OTIS, Ore. -- An Oregon couple received a frightening phone call from their son in Afghanistan when he inadvertently called home during battle.

Stephen Phillips and other soldiers in his Army MP company were battling insurgents when his phone was pressed against his Humvee. It redialed and called his parents in the small Oregon town of Otis.

Sandie Petee, Phillips' mother, and her husband, Jeff Petee, weren't home at the time of the call. They returned home to find a three-minute voice mail on their answering machine. 

"His friend died a year ago in Iraq and I'm thinking, 'Oh my God, this may be the last time I hear my son's voice on the phone,'" Petee said.

They heard shooting, swearing and shouted pleas for more ammunition on the phone call from their son.
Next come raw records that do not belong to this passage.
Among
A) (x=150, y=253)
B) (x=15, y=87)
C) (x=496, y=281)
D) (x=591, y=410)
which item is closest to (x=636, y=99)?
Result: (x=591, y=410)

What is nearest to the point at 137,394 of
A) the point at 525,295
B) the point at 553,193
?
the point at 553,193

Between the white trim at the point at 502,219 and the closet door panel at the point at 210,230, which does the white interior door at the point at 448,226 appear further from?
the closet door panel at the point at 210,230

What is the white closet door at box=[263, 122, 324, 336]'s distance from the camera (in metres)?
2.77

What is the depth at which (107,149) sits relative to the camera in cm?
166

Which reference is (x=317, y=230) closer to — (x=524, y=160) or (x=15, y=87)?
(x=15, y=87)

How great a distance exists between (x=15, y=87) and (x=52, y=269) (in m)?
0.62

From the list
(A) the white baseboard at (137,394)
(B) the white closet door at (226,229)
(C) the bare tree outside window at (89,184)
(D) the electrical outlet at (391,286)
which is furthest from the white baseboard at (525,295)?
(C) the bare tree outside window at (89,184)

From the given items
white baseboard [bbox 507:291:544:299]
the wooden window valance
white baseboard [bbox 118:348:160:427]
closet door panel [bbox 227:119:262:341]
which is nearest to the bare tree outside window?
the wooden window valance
"They were pinned down and apparently his barrel was overheating," said Jeff Petee. "It's something a parent really doesn't want to hear. It's a heck of a message to get from your son in Afghanistan."

The three-minute call ended abruptly.

"You could hear him saying stuff like, he needs more ammo, or he needs another barrel," said John Petee, Phillips' brother. "At the end, you could hear a guy saying 'Incoming! RPG!' And then it cut off."

As soon as the voice mail stopped playing, the Petees began trying to reach their son in Afghanistan. The family figured out Petee had tried to call home earlier that day, but he didn't leave a message and the phone later redialed during battle.

They eventually reached their son.

"I finally got a hold of him," Sandie Petee said. "He was embarrassed, he said, 'Don't let Grandma hear it.'"

Stephen Phillips is scheduled to return home next month, when his tour is complete, his mother said.


----------